### [Challenges]
- 1) List every university named in the Gerhard Vinken biography.
- 2) Please answer these from the Gerhard Vinken biography:
(a) In what year did he receive his doctorate?
(b) At which university did he complete his habilitation?
(c) What program does he direct at the University of Bamberg?
- 3) Reproduce everything in the Gerhard Vinken biography from "Gerhard Vinken studied" down to "University in Berlin.".

### [Quoted passage]
Gerhard Vinken (born 15 April 1961 in Hannover) is a German art historian and a professor at the University of Bamberg.

Life 

Gerhard Vinken studied Art History, Philosophy, and History in Freiburg, Paris and Berlin.  He received his doctorate from the Free University of Berlin in 1995 with a dissertation on French Romanesque architecture.  In 2008 he completed his habilitation in Art History at the University of Bern, Switzerland.  From 1992 to 1994 he served as division head (Gebietsreferent) at the Brandenburg State Architectural Conservation Authority, then moved on to independent work on heritage conservation research projects until 2002.  During this period he was also active as an author and journalist as well as a lecturer at the Ernst Moritz Arndt University in Greifswald, the Free University of Berlin and the Humboldt University in Berlin.

From 2003 to 2006 he was Acting Professor of Art History and Architectural Theory at RWTH Aachen University, then from 2009 to 2012 LOEWE Professor of Interdisciplinary Urban Studies in the Department of Architecture at Darmstadt Technical University. In 2012 he was awarded the Chair in Architectural Conservation / Heritage Sciences at the University of Bamberg, where he directs the Master's Program in Architectural and Heritage Conservation.

### [Recorded information]
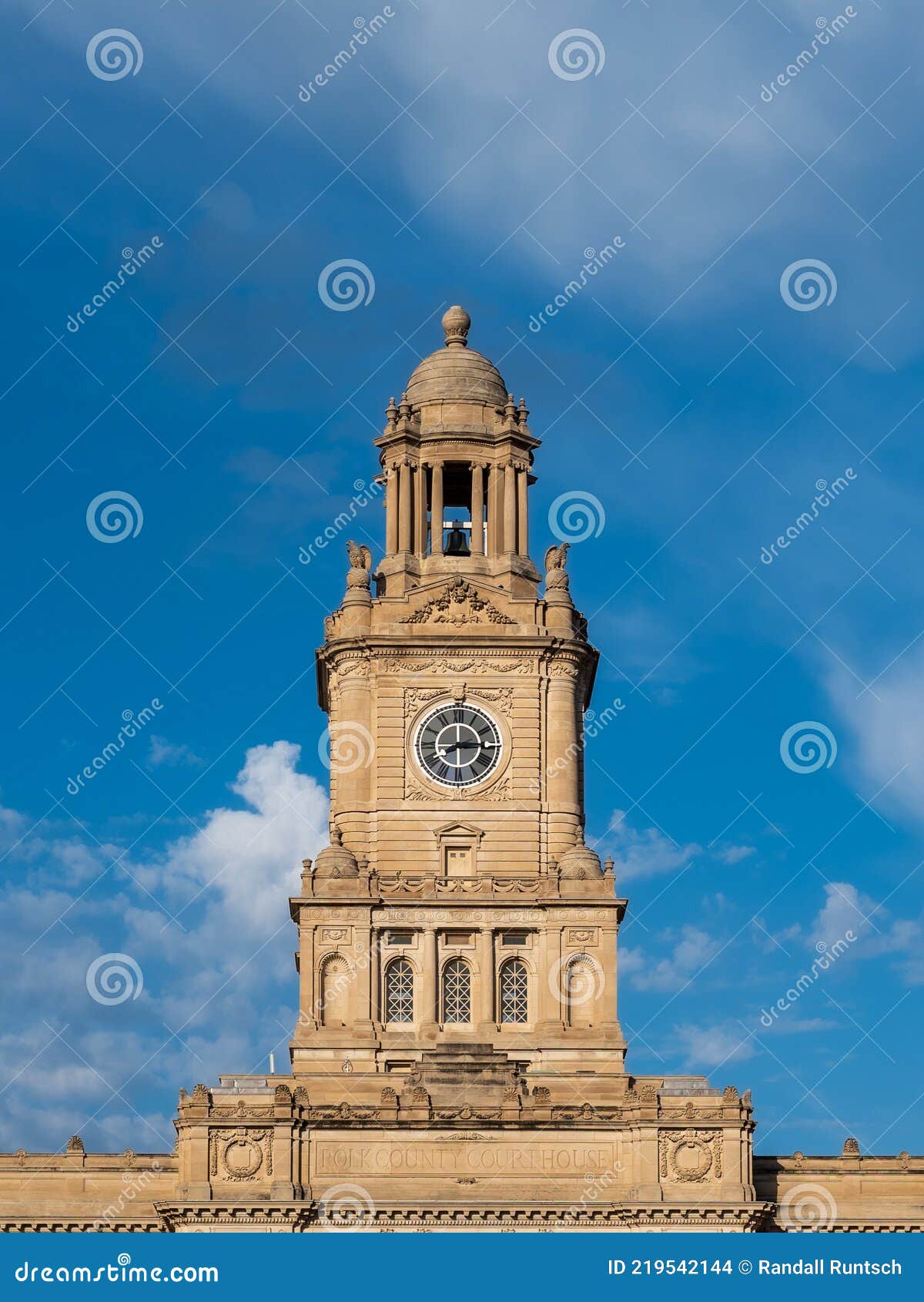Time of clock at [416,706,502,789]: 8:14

* * *

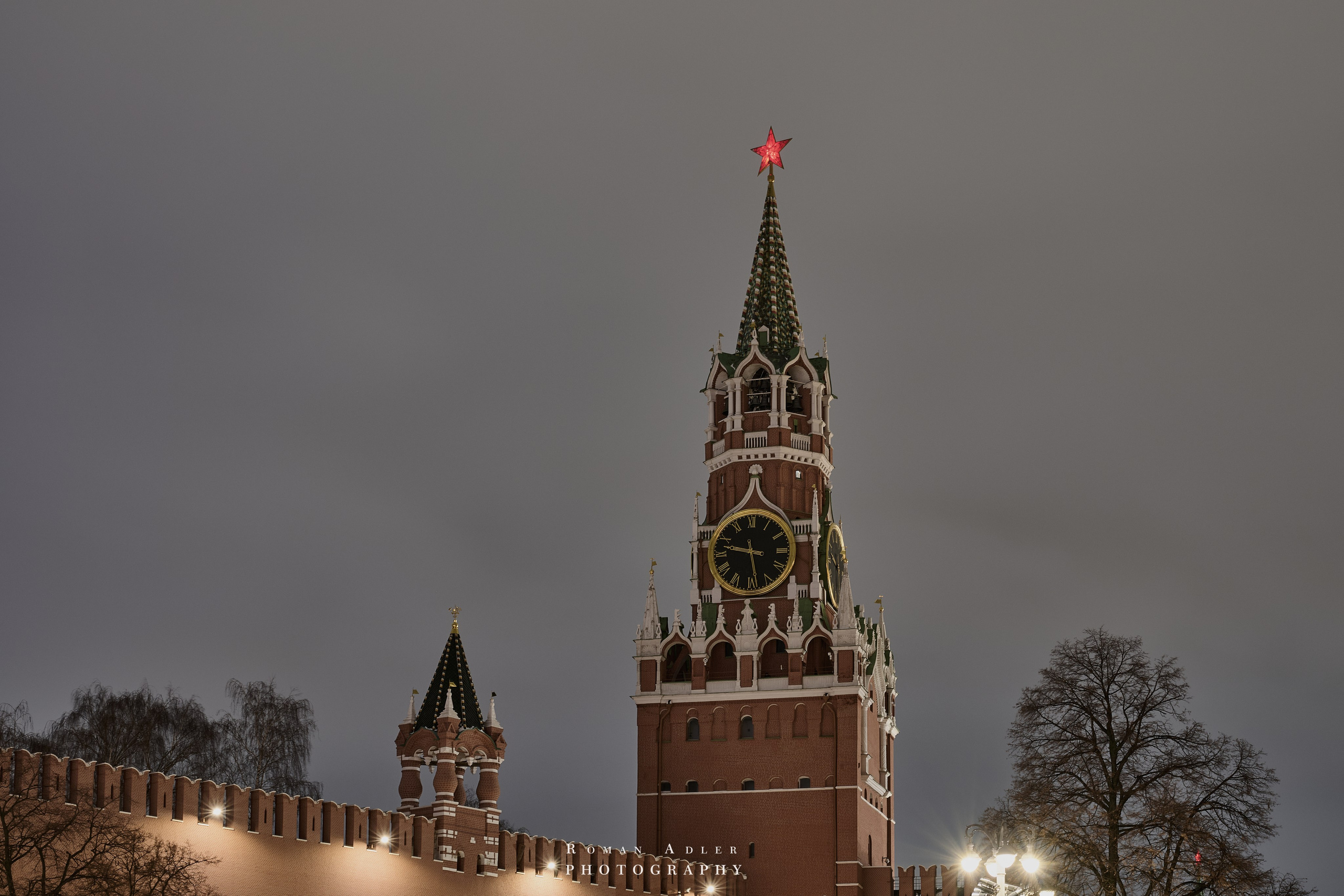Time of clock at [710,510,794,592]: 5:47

### [Full answers]
- 1)
- University of Bamberg
- Free University of Berlin
- University of Bern
- Ernst Moritz Arndt University in Greifswald
- Humboldt University in Berlin
- RWTH Aachen University
- Darmstadt Technical University

- 2)
(a) 1995
(b) The University of Bern, Switzerland
(c) The Master's Program in Architectural and Heritage Conservation

- 3)
Gerhard Vinken studied Art History, Philosophy, and History in Freiburg, Paris and Berlin.  He received his doctorate from the Free University of Berlin in 1995 with a dissertation on French Romanesque architecture.  In 2008 he completed his habilitation in Art History at the University of Bern, Switzerland.  From 1992 to 1994 he served as division head (Gebietsreferent) at the Brandenburg State Architectural Conservation Authority, then moved on to independent work on heritage conservation research projects until 2002.  During this period he was also active as an author and journalist as well as a lecturer at the Ernst Moritz Arndt University in Greifswald, the Free University of Berlin and the Humboldt University in Berlin.